**Фрагмент текста:**
"""

Трикстер. Исследование мифов североамериканских индейцев - [66]

Шрифт
Интервал

Для нас все еще остается загадкой короб Вакджункаги: кажется, он носил в нем самое сокровенное, свою сущность. Гораздо более мрачные ноты звучат в истории, которую рассказывает Клемент Александрийский о македонском Кабирском культе: два кабира убили своего младшего брата и принесли в Этрурию его пенис, который был спрятан ими в особом ларце (Protrepticus, II, 19). Так этруски познакомились с культом Диониса. По сведениям историка Николаоса из Дамаска (Якоби, Фрагменты древнегреческих историков, 52), в городе Ассессос в Малой Азии имели место похожие события: однажды в город прибыли два молодых иноземца, носивших фригийские имена Тоттес и Оннес. С собою они принесли загадочный ларец, спасший осажденный город, и основали в нем Кабирские мистерии. Сам Дионис никогда не изображался как откровенно фаллическое божество. Он предстает или в длинном одеянии или в еще в каком-то другом женоподобном виде. Движение по кругу с фаллосом, его воздвижение и открытие играли определенную роль в его культе. Разумеется, этот элемент не был чужд природе божества — пусть и отделенный от него, он составлял его особенность.

Это отступление в другую область, от атмосферы, сопутствовавшей комедии и пьесам флиаков, в атмосферу мистерий не случайно, ибо мистерии также могут внезапно превращаться из возвышенного действа в смехотворное представление, чтобы дать затем материал для веселых историй Петрония. Театру флиаков на Ближнем Востоке наследовал театр теней, герой пьес которого по-турецки именовался Карагез, или Черный Глаз. Флобер в своем «Путешествии в Карфаген» (1858) описывает его следующим образом:

«Пенис Карагеза был похож, скорее, на балку; это уже не было непристойным. Существует несколько Карагезов; мне кажется, этот персонаж переживает упадок. Нужно только показать как можно больше фаллоса. На самом большом был колокольчик, который при каждом движении бедер звенел; это вызывало сильный смех».

Только путем чрезвычайного упрощения данный материал мог быть сведен в общеизвестную категорию «культов плодородия». Даже в своем самом грубом виде он требует очень осторожного отношения к различению стилей, смыслов и атмосферы. Я надеюсь, что если подобная точность и осторожность оправданы для изучения культуры классической Греции и Рима, она также станет непременным условием для той области исследований, что теперь открыта для нас благодаря работе Пола Радина.

"""

**Строки данных:**
"""

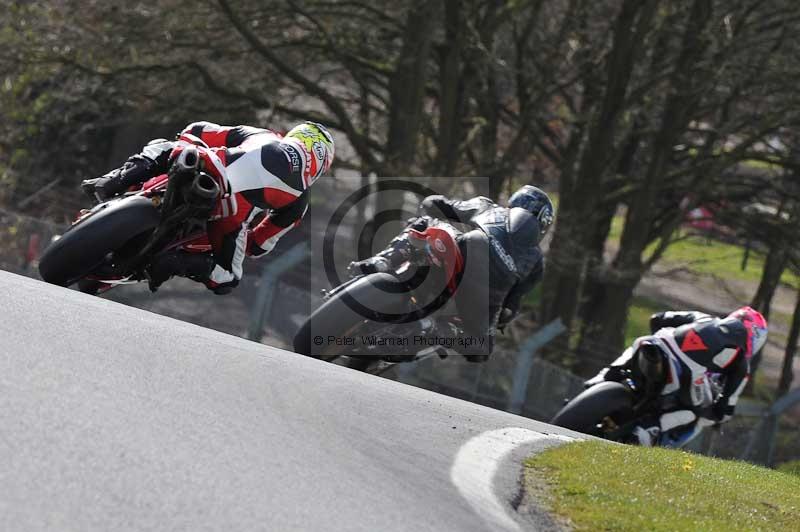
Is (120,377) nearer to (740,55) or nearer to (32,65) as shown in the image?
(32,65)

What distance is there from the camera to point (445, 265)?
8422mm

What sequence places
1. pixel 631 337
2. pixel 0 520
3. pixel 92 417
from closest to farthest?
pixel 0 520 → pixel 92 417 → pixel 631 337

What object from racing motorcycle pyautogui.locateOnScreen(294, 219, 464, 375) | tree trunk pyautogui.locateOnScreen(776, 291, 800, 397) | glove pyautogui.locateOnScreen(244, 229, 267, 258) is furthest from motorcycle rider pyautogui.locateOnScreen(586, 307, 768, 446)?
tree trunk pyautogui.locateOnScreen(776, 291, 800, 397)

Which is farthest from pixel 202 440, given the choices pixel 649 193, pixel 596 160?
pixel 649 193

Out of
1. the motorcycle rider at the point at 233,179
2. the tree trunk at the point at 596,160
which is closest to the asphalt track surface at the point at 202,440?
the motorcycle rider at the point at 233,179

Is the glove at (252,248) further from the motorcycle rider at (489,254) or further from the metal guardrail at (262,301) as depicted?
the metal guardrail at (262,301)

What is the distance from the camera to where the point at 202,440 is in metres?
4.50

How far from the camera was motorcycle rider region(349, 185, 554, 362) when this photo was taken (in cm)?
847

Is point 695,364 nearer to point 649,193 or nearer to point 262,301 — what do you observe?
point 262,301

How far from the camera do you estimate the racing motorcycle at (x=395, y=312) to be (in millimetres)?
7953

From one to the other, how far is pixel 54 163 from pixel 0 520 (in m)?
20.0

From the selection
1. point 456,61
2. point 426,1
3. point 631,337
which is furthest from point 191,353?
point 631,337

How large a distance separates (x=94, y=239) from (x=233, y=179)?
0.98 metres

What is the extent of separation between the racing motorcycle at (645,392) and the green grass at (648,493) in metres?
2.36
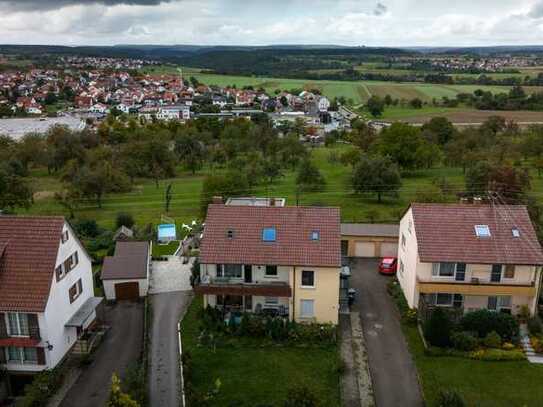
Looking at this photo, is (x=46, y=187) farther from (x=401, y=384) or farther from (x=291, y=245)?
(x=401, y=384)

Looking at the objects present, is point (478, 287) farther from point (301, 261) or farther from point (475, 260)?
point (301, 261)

"""

**Задание 1:** Выведите часть фрагмента текста без единого изменения: начните с места, где стоят слова «Только путем чрезвычайного», и остановитесь после слов «работе Пола Радина.».
**Задание 2:** Какие фригийские имена носили два молодых иноземца, прибывших в город Ассессос, согласно фрагменту текста?

**Письменное решение 1:**
Только путем чрезвычайного упрощения данный материал мог быть сведен в общеизвестную категорию «культов плодородия». Даже в своем самом грубом виде он требует очень осторожного отношения к различению стилей, смыслов и атмосферы. Я надеюсь, что если подобная точность и осторожность оправданы для изучения культуры классической Греции и Рима, она также станет непременным условием для той области исследований, что теперь открыта для нас благодаря работе Пола Радина.

**Письменное решение 2:** Их звали Тоттес и Оннес.